2.7 Media Komunikasi
2.8.6 Kerugian Security Socket Layer (SSL)
Sebagian besar penyelenggara Internet banking di Indonesia mengklaim
menggunakan teknologi Security Socket Layer (SSL) untuk menjamin
keamanan layanan mereka. Jaminan SSL 128 bit inilah yang sering digunakan dalam iklan dan dalam meyakinkan kustomer. Kata-kata lainnya yang sering digunakan dalam menjamin keamanan para pengguna adalah penggunaan
firewall, Public Key Infrastructure dan Encryption Accelerator Card. Pendekatan
keterbukaan belum menjadi suatu tradisi pada Internet Banking di Indonesia. Sehingga penjelasan sekuriti relatif masih berfungsi sebagai PR belaka.

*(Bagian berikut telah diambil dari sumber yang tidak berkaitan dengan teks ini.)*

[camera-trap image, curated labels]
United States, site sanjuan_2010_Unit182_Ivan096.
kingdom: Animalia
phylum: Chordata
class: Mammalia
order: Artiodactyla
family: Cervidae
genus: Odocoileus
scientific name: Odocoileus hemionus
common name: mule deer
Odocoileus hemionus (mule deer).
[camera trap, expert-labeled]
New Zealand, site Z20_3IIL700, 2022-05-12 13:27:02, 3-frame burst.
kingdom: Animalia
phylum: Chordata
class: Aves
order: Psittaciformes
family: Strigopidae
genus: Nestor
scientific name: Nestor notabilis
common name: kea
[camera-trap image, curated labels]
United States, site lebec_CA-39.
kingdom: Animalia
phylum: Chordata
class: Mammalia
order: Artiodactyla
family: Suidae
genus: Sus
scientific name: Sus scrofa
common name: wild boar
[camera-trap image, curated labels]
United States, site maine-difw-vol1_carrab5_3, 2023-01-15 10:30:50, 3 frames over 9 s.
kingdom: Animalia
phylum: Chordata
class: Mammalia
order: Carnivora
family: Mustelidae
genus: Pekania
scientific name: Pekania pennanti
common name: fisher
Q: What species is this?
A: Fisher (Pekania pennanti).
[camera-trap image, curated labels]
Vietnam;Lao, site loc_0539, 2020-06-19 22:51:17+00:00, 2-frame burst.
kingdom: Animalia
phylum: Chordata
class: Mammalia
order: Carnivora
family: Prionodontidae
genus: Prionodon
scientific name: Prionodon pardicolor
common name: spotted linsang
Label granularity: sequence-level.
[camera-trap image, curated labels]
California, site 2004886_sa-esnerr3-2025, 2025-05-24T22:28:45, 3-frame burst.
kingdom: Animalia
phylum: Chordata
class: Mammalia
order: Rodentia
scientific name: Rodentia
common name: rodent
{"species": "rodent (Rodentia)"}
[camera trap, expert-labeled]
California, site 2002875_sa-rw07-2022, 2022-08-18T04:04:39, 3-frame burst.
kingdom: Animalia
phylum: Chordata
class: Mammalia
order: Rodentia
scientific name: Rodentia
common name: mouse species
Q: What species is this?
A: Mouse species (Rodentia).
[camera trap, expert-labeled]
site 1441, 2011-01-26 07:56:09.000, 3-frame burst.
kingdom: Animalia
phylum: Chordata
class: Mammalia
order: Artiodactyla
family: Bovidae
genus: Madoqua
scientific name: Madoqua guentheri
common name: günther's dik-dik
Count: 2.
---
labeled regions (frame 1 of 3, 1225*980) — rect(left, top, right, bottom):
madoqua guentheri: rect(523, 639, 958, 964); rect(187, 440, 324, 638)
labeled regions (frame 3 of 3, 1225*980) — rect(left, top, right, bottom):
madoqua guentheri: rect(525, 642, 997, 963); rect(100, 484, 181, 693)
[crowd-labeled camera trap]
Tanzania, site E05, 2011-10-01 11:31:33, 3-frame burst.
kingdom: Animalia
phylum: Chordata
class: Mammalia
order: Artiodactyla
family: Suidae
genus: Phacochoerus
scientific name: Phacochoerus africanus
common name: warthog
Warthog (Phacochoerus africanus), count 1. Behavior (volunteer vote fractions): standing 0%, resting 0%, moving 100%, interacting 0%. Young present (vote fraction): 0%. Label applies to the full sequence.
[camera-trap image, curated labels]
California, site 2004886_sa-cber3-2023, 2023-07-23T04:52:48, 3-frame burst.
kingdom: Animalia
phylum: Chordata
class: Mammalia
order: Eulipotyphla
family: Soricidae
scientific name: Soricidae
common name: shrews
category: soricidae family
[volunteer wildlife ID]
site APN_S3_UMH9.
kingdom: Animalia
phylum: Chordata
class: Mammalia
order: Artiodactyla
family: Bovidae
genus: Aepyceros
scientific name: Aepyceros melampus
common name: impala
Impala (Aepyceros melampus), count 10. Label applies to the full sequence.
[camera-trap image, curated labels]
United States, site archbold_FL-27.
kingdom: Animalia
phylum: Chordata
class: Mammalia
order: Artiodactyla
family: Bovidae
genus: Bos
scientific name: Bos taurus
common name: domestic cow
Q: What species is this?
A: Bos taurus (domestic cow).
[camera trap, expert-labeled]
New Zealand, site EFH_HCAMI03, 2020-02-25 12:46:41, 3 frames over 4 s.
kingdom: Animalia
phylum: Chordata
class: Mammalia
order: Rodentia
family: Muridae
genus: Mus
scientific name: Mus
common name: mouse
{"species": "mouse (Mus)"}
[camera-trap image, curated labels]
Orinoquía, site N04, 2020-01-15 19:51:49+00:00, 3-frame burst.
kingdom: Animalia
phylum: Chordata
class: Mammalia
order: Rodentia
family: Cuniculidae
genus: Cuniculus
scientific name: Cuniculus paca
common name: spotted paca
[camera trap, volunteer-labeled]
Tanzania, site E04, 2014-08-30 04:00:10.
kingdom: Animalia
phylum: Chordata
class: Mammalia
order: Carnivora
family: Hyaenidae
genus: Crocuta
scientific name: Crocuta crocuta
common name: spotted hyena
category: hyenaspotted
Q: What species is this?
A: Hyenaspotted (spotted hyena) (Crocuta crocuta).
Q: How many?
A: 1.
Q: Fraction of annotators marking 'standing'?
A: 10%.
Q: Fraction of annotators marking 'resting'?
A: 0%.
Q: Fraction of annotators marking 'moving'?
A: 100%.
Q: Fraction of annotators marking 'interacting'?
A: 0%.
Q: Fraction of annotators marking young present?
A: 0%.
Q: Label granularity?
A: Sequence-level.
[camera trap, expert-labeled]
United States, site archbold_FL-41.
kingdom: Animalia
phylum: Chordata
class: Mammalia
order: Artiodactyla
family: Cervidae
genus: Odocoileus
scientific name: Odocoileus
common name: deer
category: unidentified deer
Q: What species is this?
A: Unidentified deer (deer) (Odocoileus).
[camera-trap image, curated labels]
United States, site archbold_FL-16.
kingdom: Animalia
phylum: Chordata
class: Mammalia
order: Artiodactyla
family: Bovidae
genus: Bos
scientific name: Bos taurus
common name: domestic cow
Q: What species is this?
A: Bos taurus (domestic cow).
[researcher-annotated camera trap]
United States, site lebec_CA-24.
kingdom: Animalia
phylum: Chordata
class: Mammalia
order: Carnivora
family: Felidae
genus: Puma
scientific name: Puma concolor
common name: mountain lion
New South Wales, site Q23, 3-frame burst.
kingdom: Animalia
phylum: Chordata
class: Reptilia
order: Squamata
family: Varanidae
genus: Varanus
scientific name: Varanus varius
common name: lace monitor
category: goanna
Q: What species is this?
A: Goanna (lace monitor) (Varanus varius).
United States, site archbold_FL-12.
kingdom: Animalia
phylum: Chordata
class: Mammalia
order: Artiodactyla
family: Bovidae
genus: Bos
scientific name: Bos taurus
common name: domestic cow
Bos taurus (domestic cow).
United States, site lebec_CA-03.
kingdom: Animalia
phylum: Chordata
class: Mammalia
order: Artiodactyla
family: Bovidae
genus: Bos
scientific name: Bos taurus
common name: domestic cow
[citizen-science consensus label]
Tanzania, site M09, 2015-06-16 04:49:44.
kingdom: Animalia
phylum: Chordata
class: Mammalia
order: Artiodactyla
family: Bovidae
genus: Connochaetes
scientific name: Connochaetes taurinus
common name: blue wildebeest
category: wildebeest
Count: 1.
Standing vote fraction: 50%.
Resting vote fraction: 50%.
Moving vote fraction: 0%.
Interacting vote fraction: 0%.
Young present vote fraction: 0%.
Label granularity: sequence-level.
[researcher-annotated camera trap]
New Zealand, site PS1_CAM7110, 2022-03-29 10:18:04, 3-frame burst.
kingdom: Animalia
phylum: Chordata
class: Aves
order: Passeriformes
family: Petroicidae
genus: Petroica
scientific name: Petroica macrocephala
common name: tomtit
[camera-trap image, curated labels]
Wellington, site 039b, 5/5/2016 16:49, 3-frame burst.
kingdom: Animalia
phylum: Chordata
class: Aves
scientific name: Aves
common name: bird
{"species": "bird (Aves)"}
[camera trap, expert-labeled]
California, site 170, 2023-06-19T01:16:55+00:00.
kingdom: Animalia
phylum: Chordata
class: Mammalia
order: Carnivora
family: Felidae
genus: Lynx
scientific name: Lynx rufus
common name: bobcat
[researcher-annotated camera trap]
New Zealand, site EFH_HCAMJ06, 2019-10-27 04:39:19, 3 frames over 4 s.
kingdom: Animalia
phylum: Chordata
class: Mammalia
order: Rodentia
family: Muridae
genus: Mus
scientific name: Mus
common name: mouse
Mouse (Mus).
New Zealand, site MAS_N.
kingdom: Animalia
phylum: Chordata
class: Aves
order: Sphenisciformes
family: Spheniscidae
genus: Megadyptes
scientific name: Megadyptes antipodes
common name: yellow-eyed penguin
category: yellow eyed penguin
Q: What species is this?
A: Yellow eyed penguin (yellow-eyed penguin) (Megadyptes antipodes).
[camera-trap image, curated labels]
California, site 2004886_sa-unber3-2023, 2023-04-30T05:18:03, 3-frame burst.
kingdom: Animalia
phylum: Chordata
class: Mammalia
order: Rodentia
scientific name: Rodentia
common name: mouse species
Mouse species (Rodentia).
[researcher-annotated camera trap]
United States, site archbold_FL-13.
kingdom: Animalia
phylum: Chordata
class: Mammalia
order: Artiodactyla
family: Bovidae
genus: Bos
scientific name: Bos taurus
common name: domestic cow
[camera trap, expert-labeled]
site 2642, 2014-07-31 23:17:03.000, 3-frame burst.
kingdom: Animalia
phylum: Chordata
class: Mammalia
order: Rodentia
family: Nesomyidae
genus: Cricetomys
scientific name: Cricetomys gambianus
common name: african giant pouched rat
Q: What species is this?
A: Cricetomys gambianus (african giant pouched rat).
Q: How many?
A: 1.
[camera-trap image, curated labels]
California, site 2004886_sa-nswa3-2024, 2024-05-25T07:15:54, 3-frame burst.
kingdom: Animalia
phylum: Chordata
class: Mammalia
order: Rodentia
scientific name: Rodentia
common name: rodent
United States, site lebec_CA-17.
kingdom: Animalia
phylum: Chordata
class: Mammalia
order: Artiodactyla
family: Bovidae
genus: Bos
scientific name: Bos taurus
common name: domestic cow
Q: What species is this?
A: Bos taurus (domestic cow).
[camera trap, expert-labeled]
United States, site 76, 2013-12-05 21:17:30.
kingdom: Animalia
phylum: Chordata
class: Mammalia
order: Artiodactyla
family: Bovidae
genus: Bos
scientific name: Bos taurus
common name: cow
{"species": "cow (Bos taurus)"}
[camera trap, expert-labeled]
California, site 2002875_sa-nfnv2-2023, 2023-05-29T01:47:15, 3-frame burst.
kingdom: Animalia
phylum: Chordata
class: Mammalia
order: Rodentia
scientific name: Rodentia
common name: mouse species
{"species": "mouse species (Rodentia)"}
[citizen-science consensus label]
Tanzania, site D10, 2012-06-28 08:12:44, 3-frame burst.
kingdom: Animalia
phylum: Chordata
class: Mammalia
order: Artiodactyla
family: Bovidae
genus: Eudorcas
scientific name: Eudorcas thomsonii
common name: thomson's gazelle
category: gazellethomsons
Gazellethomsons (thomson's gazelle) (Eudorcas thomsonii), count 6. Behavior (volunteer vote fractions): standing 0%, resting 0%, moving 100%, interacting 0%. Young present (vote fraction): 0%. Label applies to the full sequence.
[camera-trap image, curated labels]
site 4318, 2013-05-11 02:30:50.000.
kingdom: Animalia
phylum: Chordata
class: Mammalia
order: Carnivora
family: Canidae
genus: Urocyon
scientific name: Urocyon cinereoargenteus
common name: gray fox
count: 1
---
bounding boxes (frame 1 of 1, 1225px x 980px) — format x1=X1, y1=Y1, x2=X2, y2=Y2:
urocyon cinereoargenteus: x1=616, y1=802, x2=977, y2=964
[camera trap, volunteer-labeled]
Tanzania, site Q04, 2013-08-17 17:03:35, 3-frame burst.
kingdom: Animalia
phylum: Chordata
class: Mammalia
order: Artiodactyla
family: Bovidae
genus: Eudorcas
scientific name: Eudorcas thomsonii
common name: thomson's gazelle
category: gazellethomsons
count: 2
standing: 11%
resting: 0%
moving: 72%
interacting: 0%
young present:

Sayangnya seringkali informasi yang diterima pengguna kuranglah lengkap mengenai apa yang diamankan oleh SSL ini. Begitu juga dengan firewall kurang dijelaskan apa yang diamankan oleh firewall ini. Hal ini mengakibatkan munculnya, pemahaman akan adanya jaminan keamanan semu dalam benak pengguna. Pengguna sering memiliki anggapan karena sudah memakai SSL maka pasti koneksi yang dilakukannya aman, tak ada masalah keamanan yang bisa
timbul. Hal ini juga dididorong oleh informasi yang kurang lengkap dari penyedia
jasa Internet Banking.
SSL (Secure Socket Layer) pada dasarnya merupakan suatu mekanisme
yang melindungi koneksi dari usaha penyadapan. Hal ini karena komunikasi yang terjadi antara client-server melalui suatu jalur yang dienkripsi. Tetapi sistem ini
tidak melindungi dari salah masuknya pengguna ke host yang berbahaya, ataupun
tak melindungi apakah suatu kode yang didownload dari suatu situs bisa dipercaya, atau apakah suatu situs itu bisa dipercaya. Abadi (1996) telah menunjukkan kelemahan protokol SSL versi awal secara teoritis. Jadi jelas SSL ini tidak melindungi dari beberapa hal misal (detail dari tiap ancaman ini tidak dibahas pada tulisan ini) :
1. Denial of Services
2. Buffer overflow
3. Man-in-the-middle attack
4. Cross scripting attack
Pada model SSL, user-lah yang harus bertanggung jawab untuk memastikan apakah server di ujung sana yang ingin diajak berkomunikasi
benar-benar merupakan server yang ingin dituju. Pada dunia nyata untuk meyakinkan
bahwa orang yang dihubungi adalah orang sesungguhnya, dapat dilakukan dengan mudah karena orang saling mengenal. Dengan melihat muka, suara, bau dan sebagainya kita bisa mendeteksi bahwa dia orang yang sesungguhnya.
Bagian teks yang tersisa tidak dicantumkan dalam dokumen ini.